## RECORDS FOR THIS TASK

┄┄┄┄┄┄┄┄┄┄

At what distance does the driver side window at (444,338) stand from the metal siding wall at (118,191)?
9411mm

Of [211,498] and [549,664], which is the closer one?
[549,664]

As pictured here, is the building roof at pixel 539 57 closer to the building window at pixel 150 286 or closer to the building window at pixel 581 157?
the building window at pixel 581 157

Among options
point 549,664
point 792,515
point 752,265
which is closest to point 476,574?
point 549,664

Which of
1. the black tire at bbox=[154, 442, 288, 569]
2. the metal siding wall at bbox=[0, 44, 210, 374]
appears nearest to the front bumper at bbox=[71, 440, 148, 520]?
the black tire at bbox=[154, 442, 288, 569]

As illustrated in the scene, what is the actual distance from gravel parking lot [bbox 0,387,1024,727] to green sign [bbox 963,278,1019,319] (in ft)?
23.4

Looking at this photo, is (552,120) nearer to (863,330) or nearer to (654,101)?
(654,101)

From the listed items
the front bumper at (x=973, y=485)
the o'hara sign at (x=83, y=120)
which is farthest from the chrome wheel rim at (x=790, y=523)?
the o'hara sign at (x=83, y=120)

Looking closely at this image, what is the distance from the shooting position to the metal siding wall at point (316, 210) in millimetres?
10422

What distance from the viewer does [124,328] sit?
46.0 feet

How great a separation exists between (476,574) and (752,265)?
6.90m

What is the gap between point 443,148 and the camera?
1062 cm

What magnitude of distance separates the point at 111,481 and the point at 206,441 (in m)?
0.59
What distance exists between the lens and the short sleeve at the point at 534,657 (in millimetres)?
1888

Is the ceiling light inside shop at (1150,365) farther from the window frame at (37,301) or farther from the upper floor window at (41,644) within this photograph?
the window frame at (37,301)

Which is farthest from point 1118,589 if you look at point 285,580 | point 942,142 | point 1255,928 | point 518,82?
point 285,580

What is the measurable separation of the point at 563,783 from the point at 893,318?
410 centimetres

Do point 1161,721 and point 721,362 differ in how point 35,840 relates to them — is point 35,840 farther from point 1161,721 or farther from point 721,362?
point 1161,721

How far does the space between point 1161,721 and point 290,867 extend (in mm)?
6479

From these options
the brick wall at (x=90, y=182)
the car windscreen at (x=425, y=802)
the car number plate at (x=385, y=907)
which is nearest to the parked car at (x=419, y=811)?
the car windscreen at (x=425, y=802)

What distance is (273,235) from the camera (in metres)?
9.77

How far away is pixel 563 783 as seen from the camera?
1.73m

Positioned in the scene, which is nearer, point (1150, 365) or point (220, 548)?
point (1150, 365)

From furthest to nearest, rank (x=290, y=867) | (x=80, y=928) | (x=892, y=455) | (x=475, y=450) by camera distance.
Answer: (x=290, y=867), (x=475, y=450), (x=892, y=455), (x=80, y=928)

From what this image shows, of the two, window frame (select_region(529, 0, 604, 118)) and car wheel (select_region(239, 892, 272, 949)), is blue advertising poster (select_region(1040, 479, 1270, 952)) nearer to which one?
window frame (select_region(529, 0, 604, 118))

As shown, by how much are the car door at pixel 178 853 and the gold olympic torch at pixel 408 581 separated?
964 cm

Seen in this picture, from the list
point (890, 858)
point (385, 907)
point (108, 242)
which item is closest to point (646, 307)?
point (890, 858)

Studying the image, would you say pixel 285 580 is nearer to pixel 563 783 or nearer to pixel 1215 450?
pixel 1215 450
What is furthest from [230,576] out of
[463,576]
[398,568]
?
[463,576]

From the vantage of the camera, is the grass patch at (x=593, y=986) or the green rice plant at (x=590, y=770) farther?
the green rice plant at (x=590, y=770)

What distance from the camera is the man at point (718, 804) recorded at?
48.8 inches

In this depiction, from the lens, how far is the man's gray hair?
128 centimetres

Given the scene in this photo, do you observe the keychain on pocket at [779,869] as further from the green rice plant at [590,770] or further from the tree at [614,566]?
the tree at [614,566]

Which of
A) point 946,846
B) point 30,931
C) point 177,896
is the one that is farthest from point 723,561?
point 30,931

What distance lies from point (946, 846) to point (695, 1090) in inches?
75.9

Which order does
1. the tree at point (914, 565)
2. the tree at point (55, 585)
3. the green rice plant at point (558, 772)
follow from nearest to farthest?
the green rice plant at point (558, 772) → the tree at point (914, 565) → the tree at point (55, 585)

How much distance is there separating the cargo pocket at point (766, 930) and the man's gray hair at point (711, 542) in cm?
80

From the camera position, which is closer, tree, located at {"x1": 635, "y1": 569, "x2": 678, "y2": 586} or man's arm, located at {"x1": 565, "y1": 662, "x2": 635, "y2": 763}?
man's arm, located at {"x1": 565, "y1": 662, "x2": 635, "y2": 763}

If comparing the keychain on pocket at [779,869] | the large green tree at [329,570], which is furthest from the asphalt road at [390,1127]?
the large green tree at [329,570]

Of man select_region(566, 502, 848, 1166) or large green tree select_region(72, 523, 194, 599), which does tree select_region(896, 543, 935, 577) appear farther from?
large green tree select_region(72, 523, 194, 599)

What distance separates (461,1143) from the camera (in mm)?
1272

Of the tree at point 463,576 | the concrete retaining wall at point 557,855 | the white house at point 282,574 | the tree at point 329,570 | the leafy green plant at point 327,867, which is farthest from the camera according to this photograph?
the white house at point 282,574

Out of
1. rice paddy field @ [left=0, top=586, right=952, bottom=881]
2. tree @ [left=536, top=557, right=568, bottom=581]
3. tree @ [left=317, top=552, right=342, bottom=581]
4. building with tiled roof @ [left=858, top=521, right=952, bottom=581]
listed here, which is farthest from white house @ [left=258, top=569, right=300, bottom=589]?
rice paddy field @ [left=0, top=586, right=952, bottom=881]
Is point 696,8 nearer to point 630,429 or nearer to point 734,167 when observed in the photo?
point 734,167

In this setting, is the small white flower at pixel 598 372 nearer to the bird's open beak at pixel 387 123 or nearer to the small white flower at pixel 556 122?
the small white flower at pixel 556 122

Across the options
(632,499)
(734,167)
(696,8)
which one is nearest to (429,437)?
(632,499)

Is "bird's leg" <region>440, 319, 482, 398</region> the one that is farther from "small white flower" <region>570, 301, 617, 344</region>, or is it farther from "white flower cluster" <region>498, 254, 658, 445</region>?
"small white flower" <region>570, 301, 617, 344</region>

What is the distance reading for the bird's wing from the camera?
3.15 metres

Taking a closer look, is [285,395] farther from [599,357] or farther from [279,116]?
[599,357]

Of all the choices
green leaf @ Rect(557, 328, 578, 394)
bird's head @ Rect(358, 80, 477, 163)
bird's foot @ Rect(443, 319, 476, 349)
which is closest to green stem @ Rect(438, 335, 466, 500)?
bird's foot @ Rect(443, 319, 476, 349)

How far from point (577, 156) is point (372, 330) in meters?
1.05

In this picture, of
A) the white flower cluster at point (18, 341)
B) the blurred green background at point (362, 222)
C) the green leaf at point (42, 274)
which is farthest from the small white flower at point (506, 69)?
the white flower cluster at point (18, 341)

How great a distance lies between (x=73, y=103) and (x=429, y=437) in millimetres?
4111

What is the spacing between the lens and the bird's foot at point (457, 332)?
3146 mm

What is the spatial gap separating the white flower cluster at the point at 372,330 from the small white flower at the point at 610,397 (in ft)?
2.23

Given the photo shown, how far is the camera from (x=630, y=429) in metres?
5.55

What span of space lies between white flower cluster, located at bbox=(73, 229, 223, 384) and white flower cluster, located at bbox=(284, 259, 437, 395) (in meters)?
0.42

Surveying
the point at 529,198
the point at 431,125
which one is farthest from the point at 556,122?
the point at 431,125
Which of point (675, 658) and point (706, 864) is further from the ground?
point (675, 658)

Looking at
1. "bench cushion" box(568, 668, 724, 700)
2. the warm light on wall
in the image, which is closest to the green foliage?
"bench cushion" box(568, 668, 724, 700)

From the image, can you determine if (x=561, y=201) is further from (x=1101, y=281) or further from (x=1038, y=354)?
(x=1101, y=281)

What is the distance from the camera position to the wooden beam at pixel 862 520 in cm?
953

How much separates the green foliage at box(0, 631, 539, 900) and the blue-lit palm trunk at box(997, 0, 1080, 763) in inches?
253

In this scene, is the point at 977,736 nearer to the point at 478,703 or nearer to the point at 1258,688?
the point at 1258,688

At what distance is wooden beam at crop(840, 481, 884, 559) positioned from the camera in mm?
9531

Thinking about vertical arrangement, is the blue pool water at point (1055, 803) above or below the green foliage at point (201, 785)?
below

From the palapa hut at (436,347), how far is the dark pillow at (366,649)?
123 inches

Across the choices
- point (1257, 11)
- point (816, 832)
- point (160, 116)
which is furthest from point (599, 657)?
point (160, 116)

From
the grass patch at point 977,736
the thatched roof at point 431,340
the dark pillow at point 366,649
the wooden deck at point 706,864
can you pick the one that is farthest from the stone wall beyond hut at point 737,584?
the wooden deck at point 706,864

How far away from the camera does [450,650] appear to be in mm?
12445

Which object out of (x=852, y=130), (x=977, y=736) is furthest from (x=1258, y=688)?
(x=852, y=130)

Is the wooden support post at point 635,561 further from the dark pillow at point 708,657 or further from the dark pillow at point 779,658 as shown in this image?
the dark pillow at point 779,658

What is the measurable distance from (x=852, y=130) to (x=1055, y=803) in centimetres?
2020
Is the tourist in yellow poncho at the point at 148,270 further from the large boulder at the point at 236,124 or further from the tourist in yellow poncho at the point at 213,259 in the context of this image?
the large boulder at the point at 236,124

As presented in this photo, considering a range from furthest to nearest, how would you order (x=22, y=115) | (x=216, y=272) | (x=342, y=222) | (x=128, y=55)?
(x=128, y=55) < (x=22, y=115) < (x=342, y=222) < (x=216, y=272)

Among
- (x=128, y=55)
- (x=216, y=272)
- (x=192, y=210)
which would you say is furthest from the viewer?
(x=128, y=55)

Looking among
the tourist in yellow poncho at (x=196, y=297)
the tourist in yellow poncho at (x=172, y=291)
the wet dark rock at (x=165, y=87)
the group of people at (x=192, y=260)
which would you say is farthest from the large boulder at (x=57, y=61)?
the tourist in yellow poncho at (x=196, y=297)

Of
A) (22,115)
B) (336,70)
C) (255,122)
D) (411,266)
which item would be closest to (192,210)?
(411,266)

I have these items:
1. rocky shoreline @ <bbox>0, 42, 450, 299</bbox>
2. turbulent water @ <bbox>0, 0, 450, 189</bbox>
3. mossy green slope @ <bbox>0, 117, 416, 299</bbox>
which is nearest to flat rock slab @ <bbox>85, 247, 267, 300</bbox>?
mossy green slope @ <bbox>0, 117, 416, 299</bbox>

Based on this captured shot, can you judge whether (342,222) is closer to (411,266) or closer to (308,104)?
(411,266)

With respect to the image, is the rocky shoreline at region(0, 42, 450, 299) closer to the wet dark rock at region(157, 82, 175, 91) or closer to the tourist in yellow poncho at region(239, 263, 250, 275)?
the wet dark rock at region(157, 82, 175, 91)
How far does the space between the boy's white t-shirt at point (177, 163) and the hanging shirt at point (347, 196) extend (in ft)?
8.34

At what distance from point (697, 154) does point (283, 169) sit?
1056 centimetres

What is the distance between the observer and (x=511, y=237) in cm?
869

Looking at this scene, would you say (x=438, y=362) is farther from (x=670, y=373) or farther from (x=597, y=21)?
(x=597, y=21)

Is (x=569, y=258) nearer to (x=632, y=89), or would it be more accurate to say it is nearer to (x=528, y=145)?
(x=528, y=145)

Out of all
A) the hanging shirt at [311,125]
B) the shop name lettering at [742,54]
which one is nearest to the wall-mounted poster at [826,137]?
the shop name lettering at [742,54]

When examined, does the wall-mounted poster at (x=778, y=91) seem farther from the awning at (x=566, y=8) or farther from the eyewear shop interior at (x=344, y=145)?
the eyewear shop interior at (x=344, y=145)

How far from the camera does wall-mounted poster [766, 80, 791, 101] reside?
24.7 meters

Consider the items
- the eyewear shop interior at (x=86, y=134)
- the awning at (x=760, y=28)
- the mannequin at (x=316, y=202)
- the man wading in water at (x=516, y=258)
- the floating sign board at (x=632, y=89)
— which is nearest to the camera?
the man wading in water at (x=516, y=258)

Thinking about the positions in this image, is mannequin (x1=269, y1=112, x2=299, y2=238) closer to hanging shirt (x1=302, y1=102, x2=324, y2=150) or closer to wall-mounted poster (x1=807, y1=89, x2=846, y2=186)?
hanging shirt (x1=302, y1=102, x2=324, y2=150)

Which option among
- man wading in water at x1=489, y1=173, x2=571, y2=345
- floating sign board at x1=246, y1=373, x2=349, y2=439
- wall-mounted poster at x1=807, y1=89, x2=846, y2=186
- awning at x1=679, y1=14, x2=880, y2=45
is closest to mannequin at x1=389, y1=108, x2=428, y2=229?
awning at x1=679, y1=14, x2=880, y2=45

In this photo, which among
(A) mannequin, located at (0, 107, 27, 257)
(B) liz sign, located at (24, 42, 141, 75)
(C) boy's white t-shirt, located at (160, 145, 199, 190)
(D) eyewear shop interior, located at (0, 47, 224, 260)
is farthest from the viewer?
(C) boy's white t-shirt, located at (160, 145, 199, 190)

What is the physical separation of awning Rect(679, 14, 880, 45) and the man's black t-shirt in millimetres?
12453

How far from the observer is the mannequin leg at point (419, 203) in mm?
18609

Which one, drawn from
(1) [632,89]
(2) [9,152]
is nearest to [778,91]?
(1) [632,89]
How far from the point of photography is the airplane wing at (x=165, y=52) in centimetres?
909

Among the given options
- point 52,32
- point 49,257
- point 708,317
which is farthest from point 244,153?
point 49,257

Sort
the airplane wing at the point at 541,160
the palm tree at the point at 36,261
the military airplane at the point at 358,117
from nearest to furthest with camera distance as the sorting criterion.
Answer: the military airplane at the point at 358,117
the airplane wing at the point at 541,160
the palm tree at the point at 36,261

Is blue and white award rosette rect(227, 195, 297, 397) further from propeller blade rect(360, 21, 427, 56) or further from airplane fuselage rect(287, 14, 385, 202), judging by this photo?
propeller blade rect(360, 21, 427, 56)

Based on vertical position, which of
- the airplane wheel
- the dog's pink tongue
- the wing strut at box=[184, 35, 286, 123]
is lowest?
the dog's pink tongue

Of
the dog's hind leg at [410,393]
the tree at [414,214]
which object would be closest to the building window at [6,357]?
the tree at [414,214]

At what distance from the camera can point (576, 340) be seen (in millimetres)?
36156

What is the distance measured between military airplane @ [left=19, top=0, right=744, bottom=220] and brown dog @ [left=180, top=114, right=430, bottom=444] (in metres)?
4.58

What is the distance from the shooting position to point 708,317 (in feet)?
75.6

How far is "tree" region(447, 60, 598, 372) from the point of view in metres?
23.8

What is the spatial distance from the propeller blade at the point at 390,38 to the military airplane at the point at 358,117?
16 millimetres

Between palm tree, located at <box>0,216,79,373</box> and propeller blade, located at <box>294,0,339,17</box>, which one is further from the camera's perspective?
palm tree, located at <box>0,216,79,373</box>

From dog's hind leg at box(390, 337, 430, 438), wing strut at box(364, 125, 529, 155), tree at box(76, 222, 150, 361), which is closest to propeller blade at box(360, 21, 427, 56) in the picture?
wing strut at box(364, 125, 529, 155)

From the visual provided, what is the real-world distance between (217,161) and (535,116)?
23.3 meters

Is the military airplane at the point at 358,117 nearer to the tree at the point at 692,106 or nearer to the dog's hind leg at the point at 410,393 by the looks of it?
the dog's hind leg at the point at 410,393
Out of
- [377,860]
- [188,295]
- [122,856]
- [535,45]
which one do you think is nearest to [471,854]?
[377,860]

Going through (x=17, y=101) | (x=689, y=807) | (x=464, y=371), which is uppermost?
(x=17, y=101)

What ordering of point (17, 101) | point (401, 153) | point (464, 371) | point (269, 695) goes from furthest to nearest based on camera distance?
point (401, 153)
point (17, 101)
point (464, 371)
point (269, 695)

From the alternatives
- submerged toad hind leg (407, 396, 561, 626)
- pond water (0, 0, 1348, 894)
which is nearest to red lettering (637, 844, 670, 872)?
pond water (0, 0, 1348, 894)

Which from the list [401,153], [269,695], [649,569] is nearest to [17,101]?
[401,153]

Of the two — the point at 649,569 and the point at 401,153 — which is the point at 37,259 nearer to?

┄┄┄┄┄┄┄┄┄┄

Quote, without alteration, the final stretch of the entries: the line with "From dog's hind" onward to the last line.

## SOLUTION
From dog's hind leg at box(390, 337, 430, 438), wing strut at box(364, 125, 529, 155), tree at box(76, 222, 150, 361), which is closest to propeller blade at box(360, 21, 427, 56) in the picture?
wing strut at box(364, 125, 529, 155)

From the visual provided, what is the real-world distance between (217,161) and (535,116)?
23.3 meters

Is the military airplane at the point at 358,117 nearer to the tree at the point at 692,106 or nearer to the dog's hind leg at the point at 410,393 by the looks of it?
the dog's hind leg at the point at 410,393
Out of
- [377,860]
- [188,295]
- [122,856]
- [535,45]
which one do you think is nearest to [471,854]?
[377,860]

Going through (x=17, y=101) | (x=689, y=807) | (x=464, y=371), which is uppermost?
(x=17, y=101)

What ordering of point (17, 101) | point (401, 153) | point (464, 371) | point (269, 695) goes from furthest to nearest based on camera distance?
point (401, 153)
point (17, 101)
point (464, 371)
point (269, 695)

From the alternatives
- submerged toad hind leg (407, 396, 561, 626)
- pond water (0, 0, 1348, 894)
which is nearest to red lettering (637, 844, 670, 872)?
pond water (0, 0, 1348, 894)

Which from the list [401,153], [269,695], [649,569] is nearest to [17,101]?
[401,153]

Of the two — the point at 649,569 and the point at 401,153 — which is the point at 37,259 nearer to?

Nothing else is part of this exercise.